▶ [抜粋本文]:
/---

説明

車両懸架装置

【課題】 小型、軽量であり、ストロークを充分に確保でき、乗心地の良好な車両懸架装置を提供する。
【解決手段】 車両の車台を構成するフレームと走行用車輪を支持するアクスル管との間に介装された車両懸架装置において、フレームに固着され延長面が交差するように形成された1対の斜面部を有する上部ブラケットと、アクスル管に固着され延長面が交差するように形成された1対の斜面部を有する下部ブラケットとの間に、前記上部ブラケットおよび下部ブラケットに設けられた夫々の斜面部と対向する斜面部を有するセンターブラケットを、ゴム材料からなり柱状に形成された4個の緩衝部材を前記夫々対向する斜面部間に介装して固着する。

【発明の詳細な説明】
【0001】
【発明の属する技術分野】本発明は例えば自動車等の車両の車台を構成するフレームと走行用車輪を支持する車軸若しくはアクスル管との間に介装され、車両の重量を支持し、かつ車輪からの衝撃を緩和する車両懸架装置に関するものであり、特に中型若しくは大型のトラック用に好適である車両懸架装置に関するものである。
【0002】
【従来の技術】従来中型若しくは大型のトラック用の車両懸架装置としては、例えば図6に示すような板ばね式のものが多用されている。図6において、1はフレームであり、例えば長尺の溝形鋼によって形成され、車両の前方から後方に亘って複数個設けられ、車台を構成する。2,3は各々ブラケットであり、フレーム1の前方と後方とに設けられ、複数枚を積層して形成された板ばね4の両端を回動可能に支持する。4aはシャックルであり、板ばね4の撓みに起因する長さ寸法の変化を吸収するためのものである。
【0003】次に5は補助用の板ばねであり、前記板ばね4の上部に一体に固着され、両端部がフレーム1に設けられた補助ブラケット6,7と選択的に当接可能に形成されている。8はアクスル管であり、前記板ばね4の下面にパッド9およびUボルト10を介して一体に固着されている。
【0004】上記の構成により、空車時および軽積載時においては、板ばね4は上面が凹湾曲し、板ばね5の両端部が補助ブラケット6,7から下方に離れた状態で車両の重量を支持すると共に、走行用車輪(図示せず)からアクスル管8を経て伝達される振動および衝撃を吸収する。そして積載重量が大なる場合には、板ばね5の両端部が補助ブラケット6,7に当接するから、板ばね4,5が協動して車両の重量の支持ならびに走行用車輪からの振動および衝撃の吸収を行うのである。

\---

▶ [目標]:
(a) 上の車両懸架装置の本文で、アクスル管8は板ばね4の下面に何を介して固着されているか。
(b) 車両懸架装置の本文を、最後の文の後から書き進めよ。
次に示す行は、車両懸架装置の本文とは関係がない。

▶ [提供情報]:
/---

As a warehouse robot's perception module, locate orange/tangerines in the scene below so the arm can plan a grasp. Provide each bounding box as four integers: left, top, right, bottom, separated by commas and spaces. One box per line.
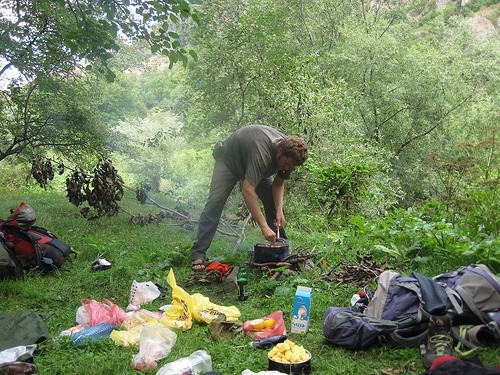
250, 319, 275, 329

\---

▶ [作業結果]:
(a) パッド9およびUボルト10を介して一体に固着されている。

(b)
【0005】次に図7はラバー式の車両懸架装置の例を示す要部正面図であり、同一部分は前記図6と同一の参照符号で示す。図7において11は緩衝部材であり、例えばゴムパッドを鋼板上に成形し、複数枚を一体に組み合わせて柱状に形成し、圧縮、引張、せん断荷重を吸収し得るように構成されている。次に12はセンターブラケットであり、アクスル管8と固着可能に、かつその上部に前記緩衝部材11をV字形に固着可能に形成されている。そして緩衝部材11はフレーム1に設けられたブラケット13,14に固着される。
【0006】上記の構成により、車両の重量の支持ならびに走行用車輪(図示せず)からの振動および衝撃の吸収を行い得るのである。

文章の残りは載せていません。